Plan – 09 CULTURAL RESOURCES Archeology

Visitor Services Plan, Crater Lake National Park

Compliance

CULTURAL RESOURCES

Archeology

All of the actions proposed in this plan will comply with the Archeological and Preservation Act of 1974 (16 USC 469), the Archeological Resources Protection Act of 1979 (16 USC 470), the Native American Graves Protection and Repatriation Act of 1990 (25 USC 3001 et seq.), and the American Indian Religious Freedom Act (42 USC 1996).

Ethnography

The National Park Service initiated consultation with the Klamath-Modoc-Yahooskin cultural committee at Chiloquin on March 12, 1997, meeting with Barbara Kirk, executive committee secretary and head of tribal operations.

The National Park Service conducted consultations with the same tribal organization preparatory to the completion of the 1995 Development Concept Plan /Amendment to the General Management Plan / Environmental Impact Statement. That document was concerned with issues and actions at Rim Village that are the same as those of this visitor services plan. Although the National Park Service provided the Klamath an opportunity to comment on the 1995 plan, the tribe did not choose to comment.

History

The National Historic Preservation Act requires all federal agencies to carry out their cultural resource management programs according to national historic preservation policy. Section 106 of the act requires federal agencies to consider the effects of their actions on historic properties and seek comments from the Advisory Council on Historic Preservation. The purpose of section 106 is to avoid unnecessary harm to historic properties.

The methodology for assessing impacts on cultural resources involves several steps. These include: (1) identification of the location of a proposed action; (2) comparison of that location with the location of resources listed on, or eligible for listing on, the National Register of Historic Places; (3) identification of the extent and type of impact of the proposed action on National Register-listed or eligible properties; and (4) assessment of those effects according to procedures established in 36 CFR Part 800, Protection of Historic Properties.
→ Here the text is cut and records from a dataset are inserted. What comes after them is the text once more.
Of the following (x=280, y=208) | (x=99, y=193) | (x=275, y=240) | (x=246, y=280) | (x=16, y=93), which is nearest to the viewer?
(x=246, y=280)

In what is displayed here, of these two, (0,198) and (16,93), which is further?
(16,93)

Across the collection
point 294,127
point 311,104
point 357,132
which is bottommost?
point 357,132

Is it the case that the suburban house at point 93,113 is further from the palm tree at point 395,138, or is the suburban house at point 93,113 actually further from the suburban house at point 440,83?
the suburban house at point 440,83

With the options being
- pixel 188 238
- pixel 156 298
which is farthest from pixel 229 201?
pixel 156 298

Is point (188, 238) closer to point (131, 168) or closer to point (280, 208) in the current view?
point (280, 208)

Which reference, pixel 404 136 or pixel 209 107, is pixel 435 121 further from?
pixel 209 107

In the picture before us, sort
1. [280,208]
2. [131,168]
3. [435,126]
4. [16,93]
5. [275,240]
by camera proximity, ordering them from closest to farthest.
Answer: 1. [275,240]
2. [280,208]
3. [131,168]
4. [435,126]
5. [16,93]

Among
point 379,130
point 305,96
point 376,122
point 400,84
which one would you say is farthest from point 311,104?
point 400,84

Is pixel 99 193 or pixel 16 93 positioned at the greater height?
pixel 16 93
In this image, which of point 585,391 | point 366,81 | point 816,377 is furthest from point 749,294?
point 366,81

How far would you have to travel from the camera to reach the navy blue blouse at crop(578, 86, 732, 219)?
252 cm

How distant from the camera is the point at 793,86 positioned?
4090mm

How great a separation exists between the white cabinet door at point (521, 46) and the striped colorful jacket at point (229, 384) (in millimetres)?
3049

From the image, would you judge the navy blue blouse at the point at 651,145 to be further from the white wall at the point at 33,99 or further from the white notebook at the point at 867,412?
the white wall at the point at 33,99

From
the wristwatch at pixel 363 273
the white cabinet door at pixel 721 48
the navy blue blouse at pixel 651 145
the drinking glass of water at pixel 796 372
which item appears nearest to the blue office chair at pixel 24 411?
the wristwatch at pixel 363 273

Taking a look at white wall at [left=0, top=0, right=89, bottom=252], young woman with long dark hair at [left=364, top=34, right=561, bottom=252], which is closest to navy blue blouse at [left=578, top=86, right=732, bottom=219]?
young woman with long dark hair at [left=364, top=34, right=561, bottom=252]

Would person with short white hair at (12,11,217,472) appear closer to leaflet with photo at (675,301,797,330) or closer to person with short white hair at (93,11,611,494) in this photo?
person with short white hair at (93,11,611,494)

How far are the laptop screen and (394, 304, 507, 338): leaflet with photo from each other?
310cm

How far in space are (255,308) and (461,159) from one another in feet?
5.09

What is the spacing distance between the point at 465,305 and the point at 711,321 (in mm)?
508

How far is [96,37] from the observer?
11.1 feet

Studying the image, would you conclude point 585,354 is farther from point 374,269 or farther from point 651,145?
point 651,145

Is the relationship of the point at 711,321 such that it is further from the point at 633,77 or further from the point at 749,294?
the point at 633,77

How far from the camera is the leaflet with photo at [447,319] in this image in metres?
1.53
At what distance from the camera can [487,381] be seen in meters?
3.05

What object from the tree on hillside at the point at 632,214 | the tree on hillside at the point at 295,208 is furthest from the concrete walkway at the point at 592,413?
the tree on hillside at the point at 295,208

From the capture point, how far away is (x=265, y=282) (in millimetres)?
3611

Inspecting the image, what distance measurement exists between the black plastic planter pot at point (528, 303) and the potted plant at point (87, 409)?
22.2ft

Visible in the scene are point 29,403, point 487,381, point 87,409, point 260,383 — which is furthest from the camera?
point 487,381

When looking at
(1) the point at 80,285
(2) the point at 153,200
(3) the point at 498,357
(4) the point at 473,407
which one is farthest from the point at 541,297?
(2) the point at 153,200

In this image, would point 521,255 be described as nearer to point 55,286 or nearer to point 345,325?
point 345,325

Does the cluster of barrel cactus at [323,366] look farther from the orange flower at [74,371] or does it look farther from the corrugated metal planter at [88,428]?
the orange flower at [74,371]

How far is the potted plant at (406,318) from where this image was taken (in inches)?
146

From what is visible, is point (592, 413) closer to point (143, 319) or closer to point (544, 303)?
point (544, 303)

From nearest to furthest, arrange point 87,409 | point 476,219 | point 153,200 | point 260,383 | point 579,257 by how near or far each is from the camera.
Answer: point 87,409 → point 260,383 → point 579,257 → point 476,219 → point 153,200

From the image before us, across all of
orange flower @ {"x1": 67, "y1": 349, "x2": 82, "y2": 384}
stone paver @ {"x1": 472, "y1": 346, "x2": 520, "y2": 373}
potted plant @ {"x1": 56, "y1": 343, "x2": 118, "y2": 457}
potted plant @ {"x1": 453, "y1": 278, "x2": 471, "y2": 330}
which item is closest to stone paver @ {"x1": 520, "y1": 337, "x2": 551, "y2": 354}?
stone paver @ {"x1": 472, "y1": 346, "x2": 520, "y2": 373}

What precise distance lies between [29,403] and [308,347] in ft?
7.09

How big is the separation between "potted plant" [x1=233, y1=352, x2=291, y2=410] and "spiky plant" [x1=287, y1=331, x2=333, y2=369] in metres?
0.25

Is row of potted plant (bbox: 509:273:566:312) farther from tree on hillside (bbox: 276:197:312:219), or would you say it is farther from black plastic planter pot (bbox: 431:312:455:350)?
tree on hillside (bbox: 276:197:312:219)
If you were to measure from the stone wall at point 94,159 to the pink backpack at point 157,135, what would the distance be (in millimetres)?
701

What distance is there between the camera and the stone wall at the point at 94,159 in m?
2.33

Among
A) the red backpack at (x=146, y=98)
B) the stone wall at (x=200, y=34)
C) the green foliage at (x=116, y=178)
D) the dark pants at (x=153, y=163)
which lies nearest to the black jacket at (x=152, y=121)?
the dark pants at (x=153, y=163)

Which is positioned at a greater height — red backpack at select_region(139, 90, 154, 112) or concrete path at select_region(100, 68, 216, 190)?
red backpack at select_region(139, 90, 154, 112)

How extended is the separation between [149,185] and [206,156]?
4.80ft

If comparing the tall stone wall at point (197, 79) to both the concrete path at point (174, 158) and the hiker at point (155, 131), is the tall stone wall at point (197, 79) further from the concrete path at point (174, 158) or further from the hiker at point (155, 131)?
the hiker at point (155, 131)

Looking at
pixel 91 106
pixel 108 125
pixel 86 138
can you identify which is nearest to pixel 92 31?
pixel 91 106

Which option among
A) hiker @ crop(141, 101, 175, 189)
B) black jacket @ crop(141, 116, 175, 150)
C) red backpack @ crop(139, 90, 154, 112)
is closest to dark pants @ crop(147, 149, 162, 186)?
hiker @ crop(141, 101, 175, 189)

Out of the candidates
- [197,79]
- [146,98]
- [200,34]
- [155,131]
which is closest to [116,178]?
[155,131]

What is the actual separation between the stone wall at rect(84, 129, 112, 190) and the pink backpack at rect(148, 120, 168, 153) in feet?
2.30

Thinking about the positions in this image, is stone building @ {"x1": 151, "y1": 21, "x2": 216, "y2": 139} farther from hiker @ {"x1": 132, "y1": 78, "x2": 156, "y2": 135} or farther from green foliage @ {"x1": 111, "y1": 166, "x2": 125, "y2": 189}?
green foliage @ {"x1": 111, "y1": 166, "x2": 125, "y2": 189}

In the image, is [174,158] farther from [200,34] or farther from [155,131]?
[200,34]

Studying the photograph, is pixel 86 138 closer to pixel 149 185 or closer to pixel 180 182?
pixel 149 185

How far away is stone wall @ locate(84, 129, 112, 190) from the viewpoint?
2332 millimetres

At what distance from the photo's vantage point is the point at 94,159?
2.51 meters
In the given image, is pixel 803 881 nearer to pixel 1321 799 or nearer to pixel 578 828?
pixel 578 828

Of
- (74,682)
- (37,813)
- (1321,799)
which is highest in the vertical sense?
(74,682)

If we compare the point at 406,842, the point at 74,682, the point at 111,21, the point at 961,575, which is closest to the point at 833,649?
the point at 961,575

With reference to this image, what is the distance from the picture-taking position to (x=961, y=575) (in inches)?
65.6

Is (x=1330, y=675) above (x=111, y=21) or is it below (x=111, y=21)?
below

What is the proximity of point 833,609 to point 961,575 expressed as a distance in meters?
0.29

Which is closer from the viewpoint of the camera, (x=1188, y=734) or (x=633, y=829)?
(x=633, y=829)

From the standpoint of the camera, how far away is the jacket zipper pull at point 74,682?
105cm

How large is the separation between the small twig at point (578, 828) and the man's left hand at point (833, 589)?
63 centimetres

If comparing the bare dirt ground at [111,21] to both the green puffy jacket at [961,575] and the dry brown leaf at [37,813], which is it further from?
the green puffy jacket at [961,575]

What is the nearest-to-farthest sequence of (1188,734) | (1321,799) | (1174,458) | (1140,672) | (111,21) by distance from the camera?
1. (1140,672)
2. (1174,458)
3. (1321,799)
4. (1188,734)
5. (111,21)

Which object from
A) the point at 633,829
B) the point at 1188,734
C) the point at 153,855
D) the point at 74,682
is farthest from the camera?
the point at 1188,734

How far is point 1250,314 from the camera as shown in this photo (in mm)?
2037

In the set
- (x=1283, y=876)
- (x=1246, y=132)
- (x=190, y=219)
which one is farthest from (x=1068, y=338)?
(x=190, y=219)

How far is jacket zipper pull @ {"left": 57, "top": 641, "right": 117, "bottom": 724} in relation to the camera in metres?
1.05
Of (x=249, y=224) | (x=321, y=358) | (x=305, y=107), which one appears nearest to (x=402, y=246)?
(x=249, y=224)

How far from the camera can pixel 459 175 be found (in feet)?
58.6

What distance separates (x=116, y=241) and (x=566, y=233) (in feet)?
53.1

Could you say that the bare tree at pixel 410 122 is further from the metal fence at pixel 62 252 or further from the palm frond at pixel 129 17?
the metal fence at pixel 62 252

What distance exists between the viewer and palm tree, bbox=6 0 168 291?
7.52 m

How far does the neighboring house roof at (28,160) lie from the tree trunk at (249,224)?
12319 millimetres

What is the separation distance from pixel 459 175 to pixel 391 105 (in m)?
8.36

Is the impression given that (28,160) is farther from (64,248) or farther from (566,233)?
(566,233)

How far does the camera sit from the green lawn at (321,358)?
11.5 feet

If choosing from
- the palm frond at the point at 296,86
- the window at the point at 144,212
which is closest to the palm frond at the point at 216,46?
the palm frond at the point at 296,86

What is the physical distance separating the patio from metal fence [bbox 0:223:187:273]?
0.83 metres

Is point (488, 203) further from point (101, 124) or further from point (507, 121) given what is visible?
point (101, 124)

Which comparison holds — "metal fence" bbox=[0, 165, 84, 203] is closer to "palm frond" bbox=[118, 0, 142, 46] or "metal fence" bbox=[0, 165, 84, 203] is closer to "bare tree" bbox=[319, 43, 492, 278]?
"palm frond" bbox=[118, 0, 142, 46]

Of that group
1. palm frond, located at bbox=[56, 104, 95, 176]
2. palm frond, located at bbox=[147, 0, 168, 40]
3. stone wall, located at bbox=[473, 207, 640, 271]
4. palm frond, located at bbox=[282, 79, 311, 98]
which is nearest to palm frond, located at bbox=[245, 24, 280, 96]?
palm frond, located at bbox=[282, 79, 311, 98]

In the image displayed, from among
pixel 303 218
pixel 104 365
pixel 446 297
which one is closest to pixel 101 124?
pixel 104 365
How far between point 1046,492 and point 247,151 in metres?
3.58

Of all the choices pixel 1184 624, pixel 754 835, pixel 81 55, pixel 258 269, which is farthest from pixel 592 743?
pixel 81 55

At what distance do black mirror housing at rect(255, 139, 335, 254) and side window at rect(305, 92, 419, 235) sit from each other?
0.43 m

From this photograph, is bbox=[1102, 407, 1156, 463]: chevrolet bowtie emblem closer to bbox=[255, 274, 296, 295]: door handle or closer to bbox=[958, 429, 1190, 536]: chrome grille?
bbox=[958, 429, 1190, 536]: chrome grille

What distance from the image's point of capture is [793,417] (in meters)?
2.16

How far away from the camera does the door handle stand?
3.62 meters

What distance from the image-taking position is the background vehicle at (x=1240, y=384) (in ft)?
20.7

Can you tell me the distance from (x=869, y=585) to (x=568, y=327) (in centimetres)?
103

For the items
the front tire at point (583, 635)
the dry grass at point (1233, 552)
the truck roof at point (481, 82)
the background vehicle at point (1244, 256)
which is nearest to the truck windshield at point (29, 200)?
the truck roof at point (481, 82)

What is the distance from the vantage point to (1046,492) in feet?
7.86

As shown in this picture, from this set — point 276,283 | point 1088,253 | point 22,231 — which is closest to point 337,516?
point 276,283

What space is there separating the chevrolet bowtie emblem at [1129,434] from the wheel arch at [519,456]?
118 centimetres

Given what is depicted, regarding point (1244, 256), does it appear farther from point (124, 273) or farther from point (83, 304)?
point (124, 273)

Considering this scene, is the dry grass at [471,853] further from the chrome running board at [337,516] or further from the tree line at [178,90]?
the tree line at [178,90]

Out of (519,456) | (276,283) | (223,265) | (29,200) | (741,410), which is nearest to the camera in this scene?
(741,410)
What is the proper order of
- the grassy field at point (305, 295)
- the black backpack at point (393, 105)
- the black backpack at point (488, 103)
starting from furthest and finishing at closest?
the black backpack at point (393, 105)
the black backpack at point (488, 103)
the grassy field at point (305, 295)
A proposed undertaking is considered to have an “effect” on a historic property if it may in any way change the characteristics that qualify that property for inclusion on the National Register of Historic Places. If the undertaking would diminish the integrity of the property, it is considered to have an “adverse effect.” Historic properties for the purpose of the regulations are those prehistoric or historic districts, sites, buildings, structures, or objects listed on, or eligible for listing on, the National Register of Historic Places.

On October I 1, 1996, the National Park Service formally notified the Oregon State Historic Preservation Office that it was starting the planning process for a visitor services plan for Crater Lake National Park. On November 21, 1996, the Oregon State Historic Preservation Office acknowledged the notification and agreed to participate in the planning process.

Section 106 compliance was completed through a June 23, 1998, programmatic agreement between the National Park Service, Crater Lake National Park, and the Advisory Council on Historic Preservation regarding the Draft Visitor Services Plan /Environmental Impact Statement, Crater Lake National Park, Oregon. The agreement stipulated measures for mitigating adverse effects on the plan and a process for review of individual actions.